We/us' could mean either 'all humankind' or 'we who are Christians'. Since this paragraph begins by writing about "us who are justified by Faith". I see no reason to force down S Paul's throat the idea that the passage is 'universalist' and applies to all men. 

The Bergoglian text refers to us "all". Sine, in here argument here, S Paul does not once use this word, I see no evidence to support the Bergoglian determination to shove the word in, and to do so twice.

It is true that this section is taken from a papal catechesis of two or three years ago, but I cannot see what difference that makes. Are we all supposed to spend our time with a fine toothcomb going through every word this man utters in order to check that he isn't interpolating some notion which, in a year or two, will be Magicked into his Magisterium?

(2) UNTRUTH

These 'unliturgical blessings' are ... apparently ... to be carefully arranged without ritual or formalities or anything that might confuse them with official blessings or unions.

Yet it seems to be envisaged that a priest might participate. Why?

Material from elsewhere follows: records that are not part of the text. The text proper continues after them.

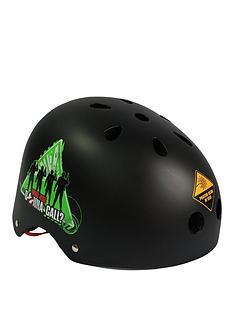 ghostbusters-helmet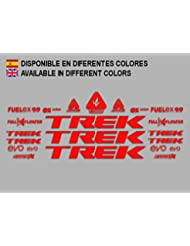 PEGATINAS STICKERS TREK FUEL EX 9.9 BIKES F144 STICKERS AUFKLEBER DECALS AUTOCOLLANTS ADESIVI MTB BTT (ROJO)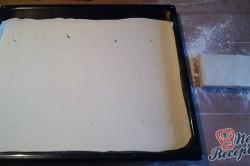 Příprava receptu Nejrychlejší a nejlepší krémeš - FOTOPOSTUP, krok 2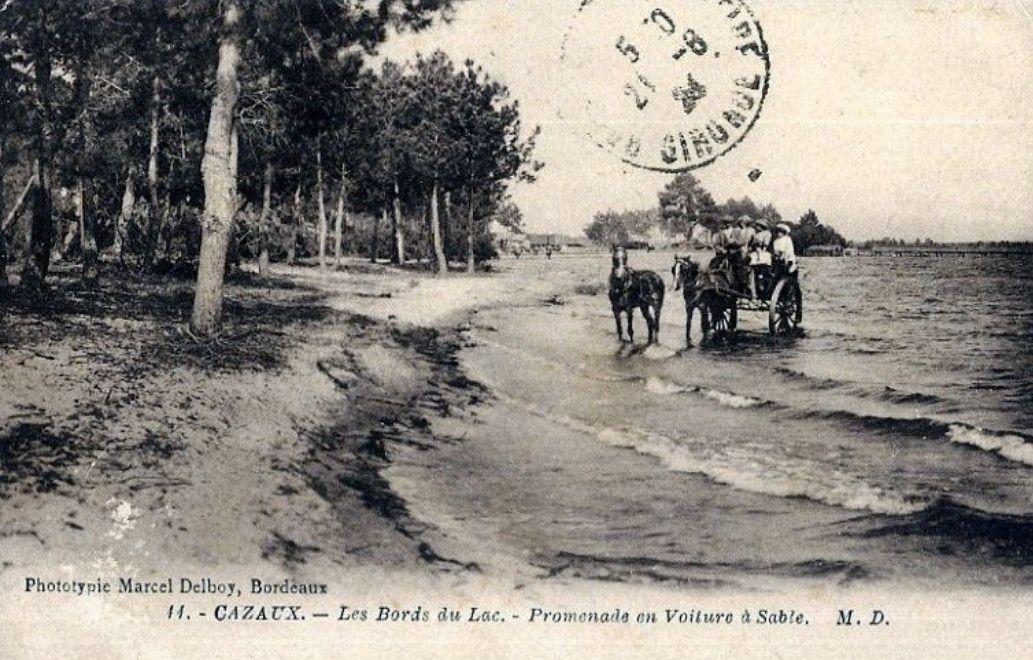Les voitures à sable du bassin d'Arcachon.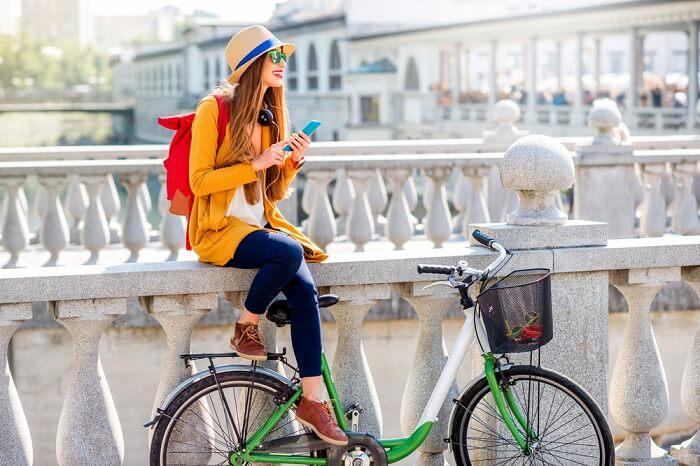Best Slovenia Travel Tips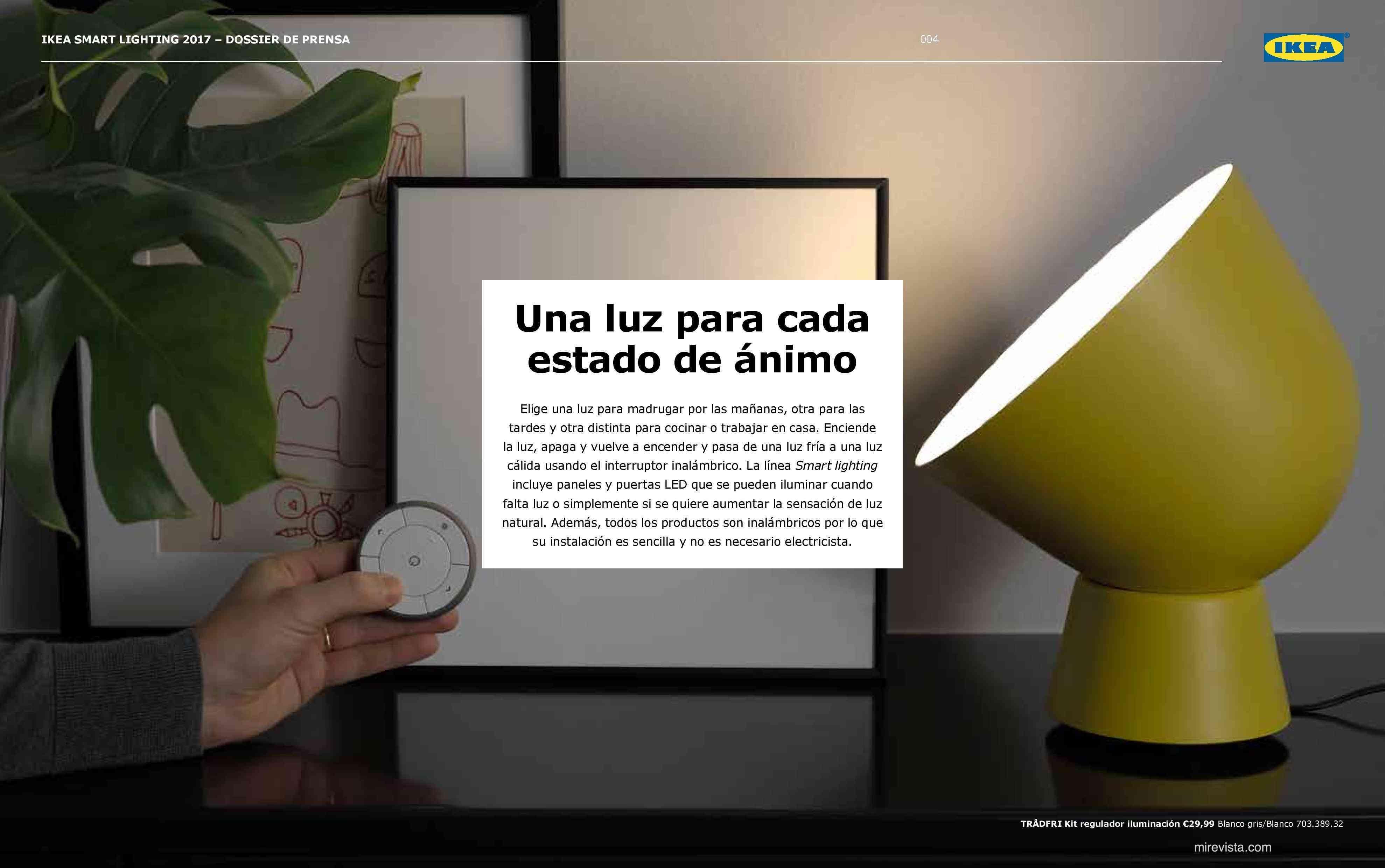 Novedades en iluminación de casas inteligentes con IKEA 60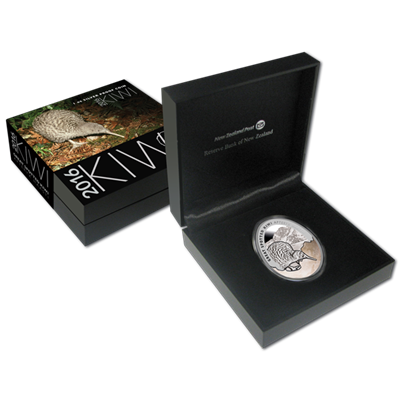 2016 Kiwi Silver Proof Coin - 'KIWI EGG SHAPE'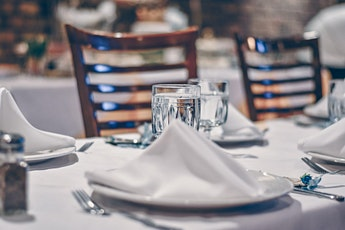 Contemporary Social & Business Dining Etiquette tickets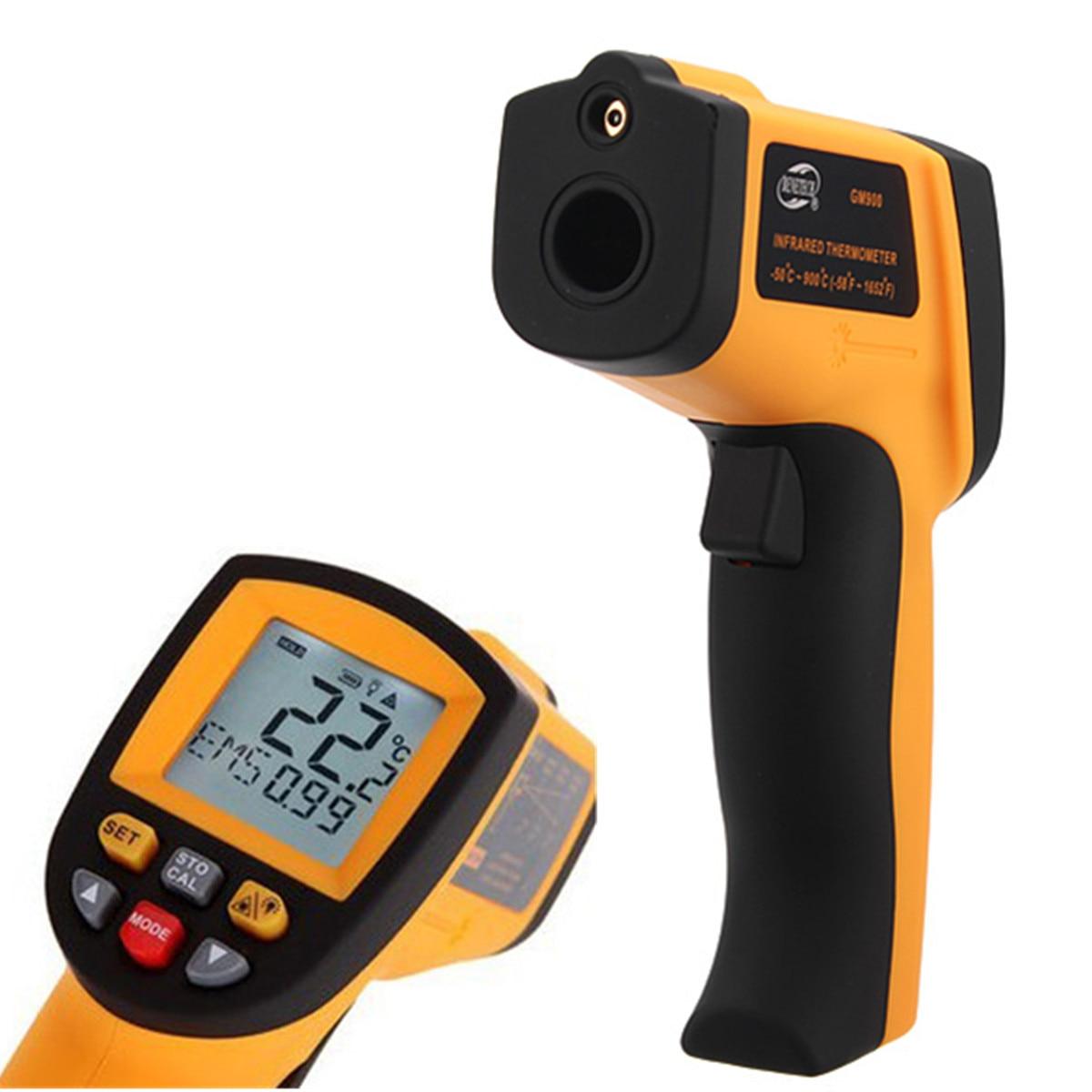 IR Temperature Gun GM900 Digital Non Contact IR Laser Infrared Thermometer Gun Tester Temperature Meter LCD -50~900 Degree цена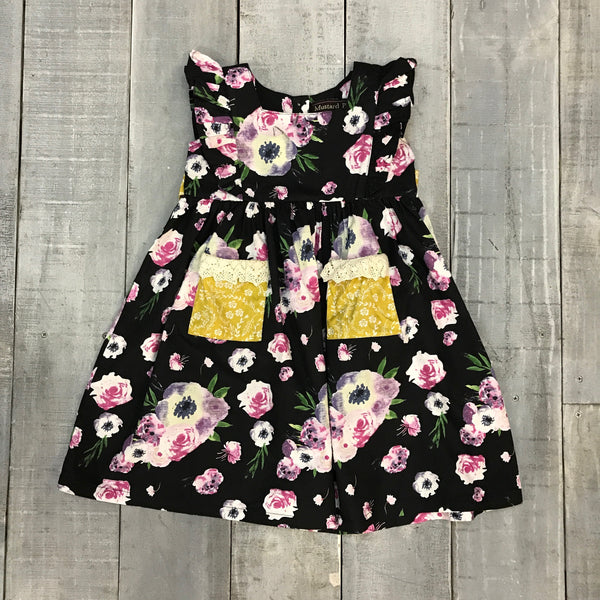 ALICE DRESS - VV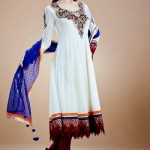 Latest Beautiful Anarkali Suits Collection 2014-2015 For Women (2)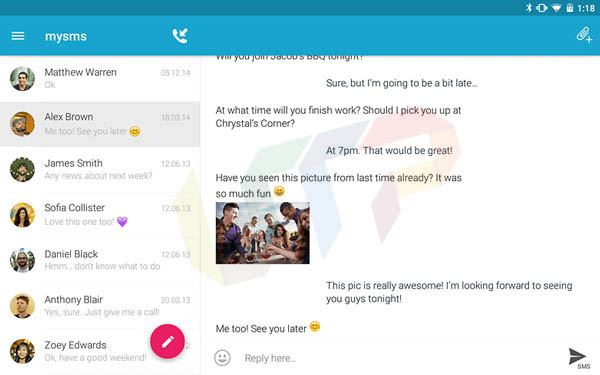 top 10 best text message apps for android devices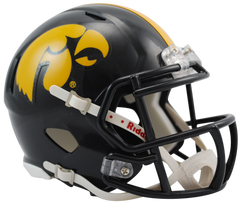 Iowa Speed Mini Helmet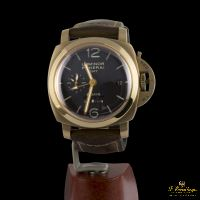 Panerai LUMINOR 1950 8 DÍAS GMT ORO... · ref.: PAM 00289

A priest is an official minister of the Church, of the Christian Community. Even if he wears no formal indication of priestly identity, the mere fact that he has been brought in to participate means ... that he is priest and is functioning qua priest; because he is known to be a priest.

There is something very profoundly dishonest going on here. Cardinal Mueller has spoken of sacrilege and blasphemy ... and how right he is. But I think there is something even wickeder happening; a criminal plot to destabilise the entire concept of Truth; to destroy the very notion of a distinction between Truth and Untruth.

This clearly bears the mark of the Great Father of Lies himself. At this point, if we were not before, we are well into the pontificate of 1984. We are, in S Paul's words, "not contending against flesh and blood, but against the principalities, against the powers, against the world rulers of this present darkness, against the spiritual hosts of wickedness in the heavenly places".

How much of this pontificate will need to be disentangled to sort out the Papal within it from the Diabolical?